* Information given *
— Start —

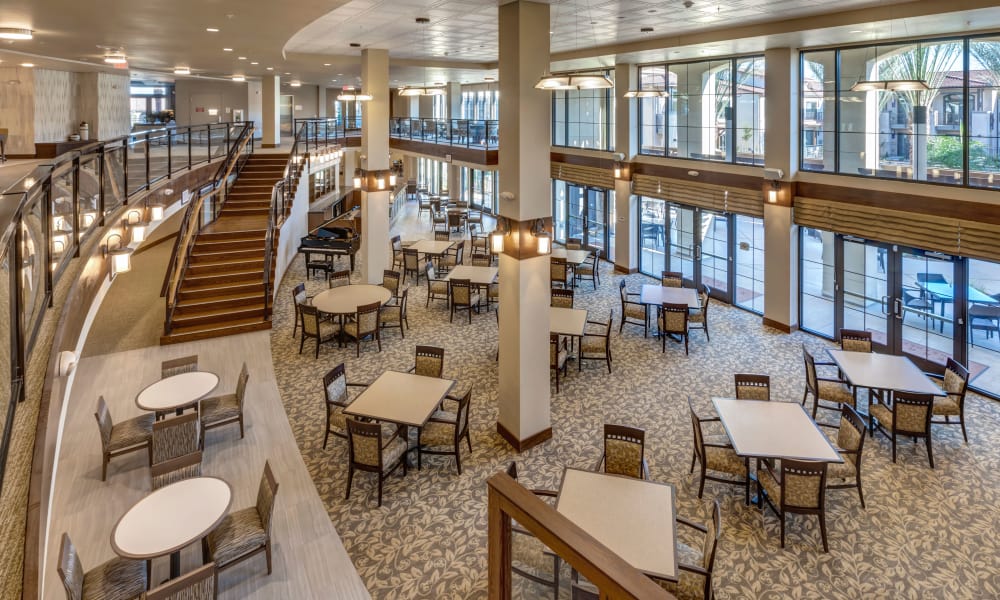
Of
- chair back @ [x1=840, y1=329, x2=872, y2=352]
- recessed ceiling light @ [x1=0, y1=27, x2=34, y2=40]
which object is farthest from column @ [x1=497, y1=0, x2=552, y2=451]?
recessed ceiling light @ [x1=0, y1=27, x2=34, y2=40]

— End —
— Start —

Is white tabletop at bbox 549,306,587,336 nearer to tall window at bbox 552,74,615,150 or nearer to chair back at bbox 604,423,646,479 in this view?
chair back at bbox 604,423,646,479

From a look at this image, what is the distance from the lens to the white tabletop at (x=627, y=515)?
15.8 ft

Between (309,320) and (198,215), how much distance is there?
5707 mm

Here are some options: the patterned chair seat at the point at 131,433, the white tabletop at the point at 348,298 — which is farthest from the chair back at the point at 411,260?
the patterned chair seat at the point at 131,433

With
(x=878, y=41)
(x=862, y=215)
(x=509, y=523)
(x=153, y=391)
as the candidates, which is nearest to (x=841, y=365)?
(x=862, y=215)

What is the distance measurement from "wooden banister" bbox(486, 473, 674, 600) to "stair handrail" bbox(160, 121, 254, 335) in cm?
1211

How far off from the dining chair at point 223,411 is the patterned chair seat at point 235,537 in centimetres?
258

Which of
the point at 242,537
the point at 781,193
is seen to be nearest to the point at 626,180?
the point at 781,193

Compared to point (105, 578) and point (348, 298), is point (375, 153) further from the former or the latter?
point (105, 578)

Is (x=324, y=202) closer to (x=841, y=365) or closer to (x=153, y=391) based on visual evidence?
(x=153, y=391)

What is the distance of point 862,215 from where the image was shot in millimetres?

— End —
— Start —

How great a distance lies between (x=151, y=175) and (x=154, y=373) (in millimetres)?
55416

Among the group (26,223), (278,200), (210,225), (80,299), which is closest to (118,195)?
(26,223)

— End —

* Written request *
Copy the data above word for word. Begin at the line that contains "Compared to point" and stop after the line that contains "What is the distance of".

* Response to this task *
Compared to point (105, 578) and point (348, 298), is point (375, 153) further from the former or the latter?
point (105, 578)

Is (x=324, y=202) closer to (x=841, y=365) or closer to (x=153, y=391) based on visual evidence?
(x=153, y=391)

What is the distance of point 862,215 from where the image was shot in millimetres?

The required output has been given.